Creating Additional Users on a Linux Instance
If you do not want to share your SSH key, you can create additional SSH-enabled users for a Linux instance. At a high level, you do the following things:
- Generate SSH key pairs for the users offline.
- Add the new users.
- Append a public key to the
~/.ssh/authorized_keys
file for each new user.
The new users then can SSH to the instance using the appropriate private keys.
If you re-create an instance from a platform image, users and SSH public keys that you added or edited manually (that is, users that weren't defined in the machine image) must be added again.

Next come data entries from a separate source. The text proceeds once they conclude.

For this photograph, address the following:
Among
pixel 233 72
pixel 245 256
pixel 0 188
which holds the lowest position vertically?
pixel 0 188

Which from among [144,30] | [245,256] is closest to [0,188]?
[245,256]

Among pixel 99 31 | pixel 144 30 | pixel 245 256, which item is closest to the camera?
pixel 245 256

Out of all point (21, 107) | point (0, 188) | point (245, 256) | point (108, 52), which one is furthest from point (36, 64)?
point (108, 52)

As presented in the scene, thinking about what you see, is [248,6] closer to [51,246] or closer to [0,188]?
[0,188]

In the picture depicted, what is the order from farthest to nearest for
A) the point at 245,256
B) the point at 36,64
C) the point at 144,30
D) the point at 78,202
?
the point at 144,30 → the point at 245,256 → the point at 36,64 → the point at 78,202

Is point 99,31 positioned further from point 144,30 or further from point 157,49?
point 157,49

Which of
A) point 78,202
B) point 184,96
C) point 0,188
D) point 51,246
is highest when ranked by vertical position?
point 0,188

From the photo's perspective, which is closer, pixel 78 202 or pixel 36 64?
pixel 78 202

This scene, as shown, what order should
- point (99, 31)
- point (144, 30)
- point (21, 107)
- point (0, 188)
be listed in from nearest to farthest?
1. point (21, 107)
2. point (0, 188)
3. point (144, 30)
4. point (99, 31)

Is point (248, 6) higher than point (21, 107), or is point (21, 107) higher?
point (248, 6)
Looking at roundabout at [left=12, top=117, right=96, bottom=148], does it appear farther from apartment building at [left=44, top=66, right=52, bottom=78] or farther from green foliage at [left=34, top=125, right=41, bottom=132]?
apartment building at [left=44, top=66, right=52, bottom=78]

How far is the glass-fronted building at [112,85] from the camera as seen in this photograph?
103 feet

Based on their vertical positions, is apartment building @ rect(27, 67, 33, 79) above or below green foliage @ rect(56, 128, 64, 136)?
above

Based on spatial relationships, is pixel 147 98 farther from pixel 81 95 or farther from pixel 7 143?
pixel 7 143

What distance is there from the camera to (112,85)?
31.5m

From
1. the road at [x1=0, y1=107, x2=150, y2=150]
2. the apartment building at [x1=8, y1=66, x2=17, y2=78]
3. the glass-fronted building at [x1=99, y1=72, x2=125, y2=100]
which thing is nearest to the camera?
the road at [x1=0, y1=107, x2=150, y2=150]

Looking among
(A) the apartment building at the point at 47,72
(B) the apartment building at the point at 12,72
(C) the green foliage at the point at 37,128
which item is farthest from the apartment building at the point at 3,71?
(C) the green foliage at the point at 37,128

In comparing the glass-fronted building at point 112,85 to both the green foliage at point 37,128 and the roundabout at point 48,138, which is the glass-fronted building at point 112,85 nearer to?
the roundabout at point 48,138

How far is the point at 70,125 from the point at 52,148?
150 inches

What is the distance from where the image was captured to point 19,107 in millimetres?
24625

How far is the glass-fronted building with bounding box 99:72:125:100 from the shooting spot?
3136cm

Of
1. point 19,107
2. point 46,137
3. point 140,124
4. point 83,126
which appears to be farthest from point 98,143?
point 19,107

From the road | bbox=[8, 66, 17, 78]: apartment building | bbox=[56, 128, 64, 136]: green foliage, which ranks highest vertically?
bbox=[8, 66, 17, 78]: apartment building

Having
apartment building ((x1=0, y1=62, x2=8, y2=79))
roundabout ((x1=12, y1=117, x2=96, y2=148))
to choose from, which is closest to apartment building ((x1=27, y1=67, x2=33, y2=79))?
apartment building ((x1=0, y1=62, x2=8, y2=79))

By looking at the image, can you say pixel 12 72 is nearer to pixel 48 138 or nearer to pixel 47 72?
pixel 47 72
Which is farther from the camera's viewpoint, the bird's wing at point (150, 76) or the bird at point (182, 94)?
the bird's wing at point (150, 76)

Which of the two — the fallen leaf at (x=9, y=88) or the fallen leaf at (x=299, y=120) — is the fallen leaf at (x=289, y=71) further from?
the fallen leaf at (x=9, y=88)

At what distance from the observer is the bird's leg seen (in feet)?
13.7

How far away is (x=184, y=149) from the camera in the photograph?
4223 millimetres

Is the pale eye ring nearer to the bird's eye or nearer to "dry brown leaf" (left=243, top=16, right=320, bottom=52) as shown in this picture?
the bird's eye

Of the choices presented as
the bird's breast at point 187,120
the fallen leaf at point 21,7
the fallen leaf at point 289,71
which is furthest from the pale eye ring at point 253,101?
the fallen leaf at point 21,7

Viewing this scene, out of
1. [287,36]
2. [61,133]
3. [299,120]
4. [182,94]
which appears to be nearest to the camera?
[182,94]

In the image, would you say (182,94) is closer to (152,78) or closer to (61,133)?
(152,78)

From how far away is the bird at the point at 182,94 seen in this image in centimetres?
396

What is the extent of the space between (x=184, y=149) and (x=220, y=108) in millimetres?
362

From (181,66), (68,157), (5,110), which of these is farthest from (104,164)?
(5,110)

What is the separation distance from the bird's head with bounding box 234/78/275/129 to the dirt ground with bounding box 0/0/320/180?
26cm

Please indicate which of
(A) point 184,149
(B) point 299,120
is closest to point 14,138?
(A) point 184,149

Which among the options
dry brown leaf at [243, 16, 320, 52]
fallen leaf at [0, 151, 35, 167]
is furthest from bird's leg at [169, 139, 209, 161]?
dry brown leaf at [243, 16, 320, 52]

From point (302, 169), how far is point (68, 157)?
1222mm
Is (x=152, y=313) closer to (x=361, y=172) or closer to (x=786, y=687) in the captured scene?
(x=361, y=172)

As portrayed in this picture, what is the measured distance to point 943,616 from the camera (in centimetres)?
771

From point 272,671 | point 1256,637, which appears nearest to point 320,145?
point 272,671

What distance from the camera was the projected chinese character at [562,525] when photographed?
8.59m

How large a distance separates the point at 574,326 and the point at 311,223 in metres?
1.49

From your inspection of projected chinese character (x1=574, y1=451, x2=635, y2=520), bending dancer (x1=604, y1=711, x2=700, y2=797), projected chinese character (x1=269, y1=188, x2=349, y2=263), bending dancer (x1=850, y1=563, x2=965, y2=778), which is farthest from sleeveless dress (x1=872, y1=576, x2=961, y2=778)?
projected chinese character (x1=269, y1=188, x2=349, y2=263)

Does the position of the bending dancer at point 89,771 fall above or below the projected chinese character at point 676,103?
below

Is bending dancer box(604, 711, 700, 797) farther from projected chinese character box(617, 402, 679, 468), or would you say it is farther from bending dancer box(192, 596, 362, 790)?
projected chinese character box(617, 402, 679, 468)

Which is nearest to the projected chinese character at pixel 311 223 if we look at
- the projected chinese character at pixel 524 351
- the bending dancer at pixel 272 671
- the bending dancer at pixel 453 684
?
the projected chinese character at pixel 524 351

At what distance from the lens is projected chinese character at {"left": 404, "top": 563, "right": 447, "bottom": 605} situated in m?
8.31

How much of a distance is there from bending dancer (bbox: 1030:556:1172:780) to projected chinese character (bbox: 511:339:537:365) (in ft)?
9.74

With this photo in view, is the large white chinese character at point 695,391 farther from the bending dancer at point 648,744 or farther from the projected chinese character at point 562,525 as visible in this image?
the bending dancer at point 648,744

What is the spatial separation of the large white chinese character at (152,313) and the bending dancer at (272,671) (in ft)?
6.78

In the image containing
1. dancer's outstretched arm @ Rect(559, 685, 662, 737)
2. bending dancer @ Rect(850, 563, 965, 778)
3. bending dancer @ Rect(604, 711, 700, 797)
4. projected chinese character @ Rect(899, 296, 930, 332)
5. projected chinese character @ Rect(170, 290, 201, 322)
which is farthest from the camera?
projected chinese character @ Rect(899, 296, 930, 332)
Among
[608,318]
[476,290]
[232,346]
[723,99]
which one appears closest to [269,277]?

If you need to edit the ~/.ssh/authorized_keys
file of a user on your instance, start a second SSH session before you make any changes to the file and ensure that it remains connected while you edit the file. If the ~/.ssh/authorized_keys
file becomes corrupted or you inadvertently make changes that lock you out of the instance, you can use the backup SSH session to fix or revert the changes. Before closing the backup SSH session, test all changes you made by logging in with the new or updated SSH key.
To create an additional SSH-enabled user:
- Generate an SSH key pair for the new user.
- Copy the public key value to a text file for use later in this procedure.
- Sign in to the instance.
-
Become the root user:
sudo su
-
Create the new user:
useradd <new_user>
-
Create a
.ssh
directory in the new user's home directory:mkdir /home/<new_user>/.ssh
-
Copy the SSH public key from the text file into the
/home/new_user/.ssh/authorized_keys
file:Note
<public_key> should be the SSH public key itself, not the name of the file containing the key.echo <public_key> >> /home/<new_user>/.ssh/authorized_keys
-
Change the owner and group of the
/home/username/.ssh
directory to the new user:chown -R <new_user>:<group> /home/<new_user>/.ssh
-
To enable
sudo
privileges for the new user, run thevisudo
command and edit the/etc/sudoers
file as follows:-
In
/etc/sudoers
, look for:%<username> ALL=(ALL) NOPASSWD: ALL
-
Add the following line immediately after the preceding line:
%<group> ALL=(ALL) NOPASSWD: ALL
The new user can now sign in to the instance.
-
Creating Additional Users on a Windows Instance
For the most current steps, see Manage User Accounts in the Microsoft documentation.
-
Sign in to the instance using a Remote Desktop client.
-
On the Start menu, click Control Panel.
-
Click User Accounts, and then click User Accounts again.
-
Click Manage another account.
-
Click Add a user account.
-
Enter a User name and Password.
-
Confirm the password, and then create a Password hint.
-
Click Next.
-
Verify the account, and then click Finish.
The new user can now sign in to the instance.